**Lines of data**
____________________
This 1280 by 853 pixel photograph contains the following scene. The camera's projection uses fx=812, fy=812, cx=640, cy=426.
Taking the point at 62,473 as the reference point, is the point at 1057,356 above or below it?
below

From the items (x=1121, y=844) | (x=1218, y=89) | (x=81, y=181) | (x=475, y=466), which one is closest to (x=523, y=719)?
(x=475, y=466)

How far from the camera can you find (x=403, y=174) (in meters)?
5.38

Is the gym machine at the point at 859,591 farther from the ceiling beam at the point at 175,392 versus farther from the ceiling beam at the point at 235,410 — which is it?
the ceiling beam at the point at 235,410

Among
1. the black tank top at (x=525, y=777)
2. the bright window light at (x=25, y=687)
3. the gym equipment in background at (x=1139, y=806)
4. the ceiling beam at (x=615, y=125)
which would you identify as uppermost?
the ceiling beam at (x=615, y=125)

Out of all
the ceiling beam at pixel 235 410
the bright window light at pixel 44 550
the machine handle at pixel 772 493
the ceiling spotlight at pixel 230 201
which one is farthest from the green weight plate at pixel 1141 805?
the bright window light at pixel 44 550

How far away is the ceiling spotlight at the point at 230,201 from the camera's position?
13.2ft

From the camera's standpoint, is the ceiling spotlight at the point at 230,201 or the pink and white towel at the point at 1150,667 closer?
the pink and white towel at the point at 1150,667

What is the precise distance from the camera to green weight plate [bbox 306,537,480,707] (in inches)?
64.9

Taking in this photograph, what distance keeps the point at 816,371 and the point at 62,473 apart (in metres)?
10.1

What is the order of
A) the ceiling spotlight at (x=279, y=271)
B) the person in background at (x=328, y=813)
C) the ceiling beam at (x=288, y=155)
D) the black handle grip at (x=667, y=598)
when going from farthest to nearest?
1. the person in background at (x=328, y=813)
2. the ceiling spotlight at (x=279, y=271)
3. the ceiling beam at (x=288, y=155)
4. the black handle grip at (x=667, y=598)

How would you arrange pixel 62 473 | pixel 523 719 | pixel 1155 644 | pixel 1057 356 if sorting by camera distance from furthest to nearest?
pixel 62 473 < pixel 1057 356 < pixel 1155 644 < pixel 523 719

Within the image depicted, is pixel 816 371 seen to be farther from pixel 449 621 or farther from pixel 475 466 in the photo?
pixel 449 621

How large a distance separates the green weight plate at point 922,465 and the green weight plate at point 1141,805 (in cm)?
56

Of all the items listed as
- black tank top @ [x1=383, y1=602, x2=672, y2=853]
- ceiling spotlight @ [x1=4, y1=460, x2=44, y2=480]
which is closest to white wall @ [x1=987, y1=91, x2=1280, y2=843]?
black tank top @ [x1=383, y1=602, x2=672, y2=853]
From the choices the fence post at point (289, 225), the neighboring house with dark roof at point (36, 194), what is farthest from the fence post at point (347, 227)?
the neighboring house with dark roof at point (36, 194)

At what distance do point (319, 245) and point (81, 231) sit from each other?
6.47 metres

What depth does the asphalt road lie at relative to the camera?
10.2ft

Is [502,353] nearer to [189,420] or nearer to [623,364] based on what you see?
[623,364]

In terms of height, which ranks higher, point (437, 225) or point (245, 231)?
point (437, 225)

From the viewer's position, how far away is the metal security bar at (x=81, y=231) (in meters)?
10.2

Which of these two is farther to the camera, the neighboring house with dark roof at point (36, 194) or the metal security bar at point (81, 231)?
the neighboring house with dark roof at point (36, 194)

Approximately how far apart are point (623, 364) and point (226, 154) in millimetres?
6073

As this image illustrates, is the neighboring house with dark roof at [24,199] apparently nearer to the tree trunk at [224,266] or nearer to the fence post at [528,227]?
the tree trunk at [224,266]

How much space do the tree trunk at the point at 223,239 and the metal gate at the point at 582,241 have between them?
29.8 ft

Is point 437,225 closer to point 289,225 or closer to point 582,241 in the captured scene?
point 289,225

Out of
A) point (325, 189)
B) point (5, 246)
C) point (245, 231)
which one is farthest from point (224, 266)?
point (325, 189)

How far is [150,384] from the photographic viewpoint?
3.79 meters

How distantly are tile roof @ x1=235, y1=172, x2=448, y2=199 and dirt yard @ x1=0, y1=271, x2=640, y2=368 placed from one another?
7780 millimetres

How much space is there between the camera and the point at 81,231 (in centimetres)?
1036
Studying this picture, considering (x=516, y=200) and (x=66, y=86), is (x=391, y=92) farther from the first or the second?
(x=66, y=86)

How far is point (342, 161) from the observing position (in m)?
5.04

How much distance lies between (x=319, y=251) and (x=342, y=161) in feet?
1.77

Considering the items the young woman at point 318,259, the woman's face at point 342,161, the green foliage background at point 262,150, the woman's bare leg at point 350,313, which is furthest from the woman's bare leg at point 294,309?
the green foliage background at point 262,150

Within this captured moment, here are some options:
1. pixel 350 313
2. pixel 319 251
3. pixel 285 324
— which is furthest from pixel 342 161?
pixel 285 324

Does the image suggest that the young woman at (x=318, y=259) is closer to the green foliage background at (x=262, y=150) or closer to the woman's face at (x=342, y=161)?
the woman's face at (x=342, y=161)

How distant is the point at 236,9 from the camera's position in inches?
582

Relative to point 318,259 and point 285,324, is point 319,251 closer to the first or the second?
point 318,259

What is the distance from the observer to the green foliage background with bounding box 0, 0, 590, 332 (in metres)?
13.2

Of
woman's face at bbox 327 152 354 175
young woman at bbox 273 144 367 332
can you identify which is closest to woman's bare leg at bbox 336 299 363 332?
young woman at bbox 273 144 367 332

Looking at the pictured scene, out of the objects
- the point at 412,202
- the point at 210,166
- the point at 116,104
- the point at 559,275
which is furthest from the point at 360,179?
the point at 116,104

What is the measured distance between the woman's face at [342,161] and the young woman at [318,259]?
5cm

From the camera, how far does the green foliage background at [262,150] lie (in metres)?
____________________
**GOAL**
Print the listing above in full, exactly as it is.

**COMPLETED TASK**
This 1280 by 853 pixel photograph contains the following scene. The camera's projection uses fx=812, fy=812, cx=640, cy=426.
Taking the point at 62,473 as the reference point, is the point at 1057,356 above or below it?
below

From the items (x=1121, y=844) | (x=1218, y=89) | (x=81, y=181) | (x=475, y=466), which one is closest to (x=523, y=719)?
(x=475, y=466)

How far from the camera can you find (x=403, y=174) (in meters)?
5.38

Is the gym machine at the point at 859,591 farther from the ceiling beam at the point at 175,392 versus farther from the ceiling beam at the point at 235,410 — which is it?
the ceiling beam at the point at 235,410

Among
1. the black tank top at (x=525, y=777)
2. the bright window light at (x=25, y=687)
3. the gym equipment in background at (x=1139, y=806)
4. the ceiling beam at (x=615, y=125)
which would you identify as uppermost?
the ceiling beam at (x=615, y=125)

Out of all
the ceiling beam at pixel 235 410
the bright window light at pixel 44 550
the machine handle at pixel 772 493
the ceiling spotlight at pixel 230 201
which one is farthest from the green weight plate at pixel 1141 805?
the bright window light at pixel 44 550

How far away is the ceiling spotlight at the point at 230,201 from the camera's position?
13.2ft

From the camera's standpoint, is the ceiling spotlight at the point at 230,201 or the pink and white towel at the point at 1150,667 closer?
the pink and white towel at the point at 1150,667

What is the precise distance from the camera to green weight plate [bbox 306,537,480,707] (in inches)?
64.9

Taking in this photograph, what distance keeps the point at 816,371 and the point at 62,473 apart (in metres)?
10.1

What is the order of
A) the ceiling spotlight at (x=279, y=271)
B) the person in background at (x=328, y=813)
C) the ceiling beam at (x=288, y=155)
D) the black handle grip at (x=667, y=598)
when going from farthest to nearest?
1. the person in background at (x=328, y=813)
2. the ceiling spotlight at (x=279, y=271)
3. the ceiling beam at (x=288, y=155)
4. the black handle grip at (x=667, y=598)

How would you arrange pixel 62 473 | pixel 523 719 | pixel 1155 644 | pixel 1057 356 if sorting by camera distance from furthest to nearest?
pixel 62 473 < pixel 1057 356 < pixel 1155 644 < pixel 523 719

Within the image depicted, is pixel 816 371 seen to be farther from pixel 449 621 or farther from pixel 475 466 in the photo?
pixel 449 621

How large a distance separates the green weight plate at point 922,465 and the green weight plate at point 1141,805 (in cm)?
56

Of all the items listed as
- black tank top @ [x1=383, y1=602, x2=672, y2=853]
- ceiling spotlight @ [x1=4, y1=460, x2=44, y2=480]
which is closest to white wall @ [x1=987, y1=91, x2=1280, y2=843]?
black tank top @ [x1=383, y1=602, x2=672, y2=853]
From the choices the fence post at point (289, 225), the neighboring house with dark roof at point (36, 194), what is farthest from the fence post at point (347, 227)?
the neighboring house with dark roof at point (36, 194)

At what distance do point (319, 245) and point (81, 231) sit from each other?
6.47 metres

What depth does the asphalt road lie at relative to the camera?
10.2ft

Is [502,353] nearer to [189,420] or nearer to [623,364] based on what you see?
[623,364]

In terms of height, which ranks higher, point (437, 225) or point (245, 231)?
point (437, 225)

From the viewer's position, how far away is the metal security bar at (x=81, y=231) (in meters)?
10.2

Which of these two is farther to the camera, the neighboring house with dark roof at point (36, 194) or the metal security bar at point (81, 231)?
the neighboring house with dark roof at point (36, 194)

Approximately how far apart are point (623, 364) and point (226, 154) in millimetres?
6073

As this image illustrates, is the neighboring house with dark roof at [24,199] apparently nearer to the tree trunk at [224,266] or nearer to the fence post at [528,227]?
the tree trunk at [224,266]

How much space do the tree trunk at the point at 223,239 and the metal gate at the point at 582,241 have between them?
29.8 ft

Is point 437,225 closer to point 289,225 or closer to point 582,241 in the captured scene?
point 289,225

Out of
A) point (325, 189)
B) point (5, 246)
C) point (245, 231)
which one is farthest from point (224, 266)?
point (325, 189)

How far is [150,384] from the photographic viewpoint?
3.79 meters

How distantly are tile roof @ x1=235, y1=172, x2=448, y2=199 and dirt yard @ x1=0, y1=271, x2=640, y2=368 placed from one another?
7780 millimetres

How much space is there between the camera and the point at 81,231 (in centimetres)?
1036
Studying this picture, considering (x=516, y=200) and (x=66, y=86), is (x=391, y=92) farther from the first or the second?
(x=66, y=86)

How far is point (342, 161) from the observing position (in m)?
5.04

How much distance lies between (x=319, y=251) and (x=342, y=161) in feet?
1.77

Considering the items the young woman at point 318,259, the woman's face at point 342,161, the green foliage background at point 262,150, the woman's bare leg at point 350,313, which is furthest from the woman's bare leg at point 294,309?
the green foliage background at point 262,150

Within this captured moment, here are some options:
1. pixel 350 313
2. pixel 319 251
3. pixel 285 324
— which is furthest from pixel 342 161?
pixel 285 324

Does the image suggest that the young woman at (x=318, y=259) is closer to the green foliage background at (x=262, y=150) or closer to the woman's face at (x=342, y=161)?
the woman's face at (x=342, y=161)

How distant is the point at 236,9 from the camera's position in inches?
582

Relative to point 318,259 and point 285,324, is point 319,251 closer to the first or the second?
point 318,259

What is the distance from the observer to the green foliage background with bounding box 0, 0, 590, 332 (in metres)?
13.2

Of
woman's face at bbox 327 152 354 175
young woman at bbox 273 144 367 332
can you identify which is closest to woman's bare leg at bbox 336 299 363 332?
young woman at bbox 273 144 367 332

Looking at the pictured scene, out of the objects
- the point at 412,202
- the point at 210,166
- the point at 116,104
- the point at 559,275
which is furthest from the point at 360,179?
the point at 116,104

What is the measured distance between the woman's face at [342,161] and the young woman at [318,259]?
5cm

From the camera, how far does the green foliage background at [262,150] lie (in metres)?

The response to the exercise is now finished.